Return the number of 4-directional walks from the starting square to the ending square, that walk over every non-obstacle square exactly once.

Example 1:

Input: [[1,0,0,0],[0,0,0,0],[0,0,2,-1]]
Output: 2
Explanation: We have the following two paths: 
1. (0,0),(0,1),(0,2),(0,3),(1,3),(1,2),(1,1),(1,0),(2,0),(2,1),(2,2)
2. (0,0),(1,0),(2,0),(2,1),(1,1),(0,1),(0,2),(0,3),(1,3),(1,2),(2,2)

Example 2:

Input: [[1,0,0,0],[0,0,0,0],[0,0,0,2]]
Output: 4
Explanation: We have the following four paths: 
1. (0,0),(0,1),(0,2),(0,3),(1,3),(1,2),(1,1),(1,0),(2,0),(2,1),(2,2),(2,3)
2. (0,0),(0,1),(1,1),(1,0),(2,0),(2,1),(2,2),(1,2),(0,2),(0,3),(1,3),(2,3)
3. (0,0),(1,0),(2,0),(2,1),(2,2),(1,2),(1,1),(0,1),(0,2),(0,3),(1,3),(2,3)
4. (0,0),(1,0),(2,0),(2,1),(1,1),(0,1),(0,2),(0,3),(1,3),(1,2),(2,2),(2,3)

Example 3:

Input: [[0,1],[2,0]]
Output: 0
Explanation: 
There is no path that walks over every empty square exactly once.
Note that the starting and ending square can be anywhere in the grid.

Note:

1. 1 <= grid.length * grid[0].length <= 20

题解：

The DFS states need current coordinate, current count of 0 position, target count of 0 position, and visited grid.

If current coordinate is out of bound, or grid value is -1 or it is visited before, simply return.

If it is current coordinate is target coordinate, if current 0 count == target count, we find a path. Whether or not this is a path, we need to return here.

It its value is 0, accumlate 0 count.

Mark this position as visited and for 4 dirs, continue DFS.

Backtracking needs to reset visited as false at this coordinate.
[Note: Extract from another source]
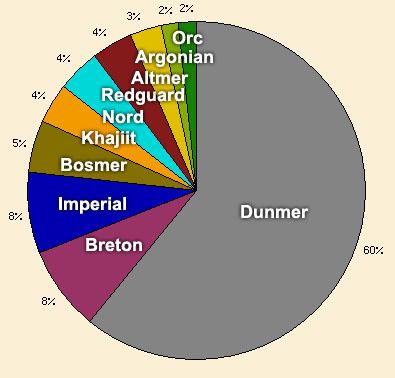 TR-Demographics.jpg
Time Complexity: exponential.

Space: O(m*n). m = grid.length. n = grid[0].length.

AC Java:

class Solution {
    int[][] dirs = new int[][]{{-1, 0}, {1, 0}, {0, -1}, {0, 1}};
    int res = 0;
    public int uniquePathsIII(int[][] grid) {
        if(grid == null || grid.length == 0 || grid[0].length == 0){
            return 0;
        }

        int m = grid.length;
        int n = grid[0].length;
        int startX = -1;
        int startY = -1;
        int zeroCount = 0;
        
        for(int i = 0; i < m; i++){
            for(int j = 0; j < n; j++){
                if(grid[i][j] == 1){
                    startX = i;
                    startY = j;
                }else if(grid[i][j] == 0){
                    zeroCount++;
                }
            }
        }

        dfs(grid, startX, startY, m, n, 0, zeroCount, new boolean[m][n]);
        return res;
    }

    private void dfs(int[][] grid, int i, int j, int m, int n, int count, int targetCount, boolean[][] visited){
        if(i < 0 || i >= m || j < 0 || j >= n || visited[i][j] || grid[i][j] == -1){
            return;
        }

        if(grid[i][j] == 2){
            if(count == targetCount){
                res++;
            }

            return;
        }

        if(grid[i][j] == 0){
            count++;
        }

        visited[i][j] = true;
        for(int [] dir : dirs){
            int dx = i + dir[0];
            int dy = j + dir[1];
            dfs(grid, dx, dy, m, n, count, targetCount, visited);
        }
        visited[i][j] = false;
    }
}

类似Sudoku Solver, Unique Paths, Unique Paths II.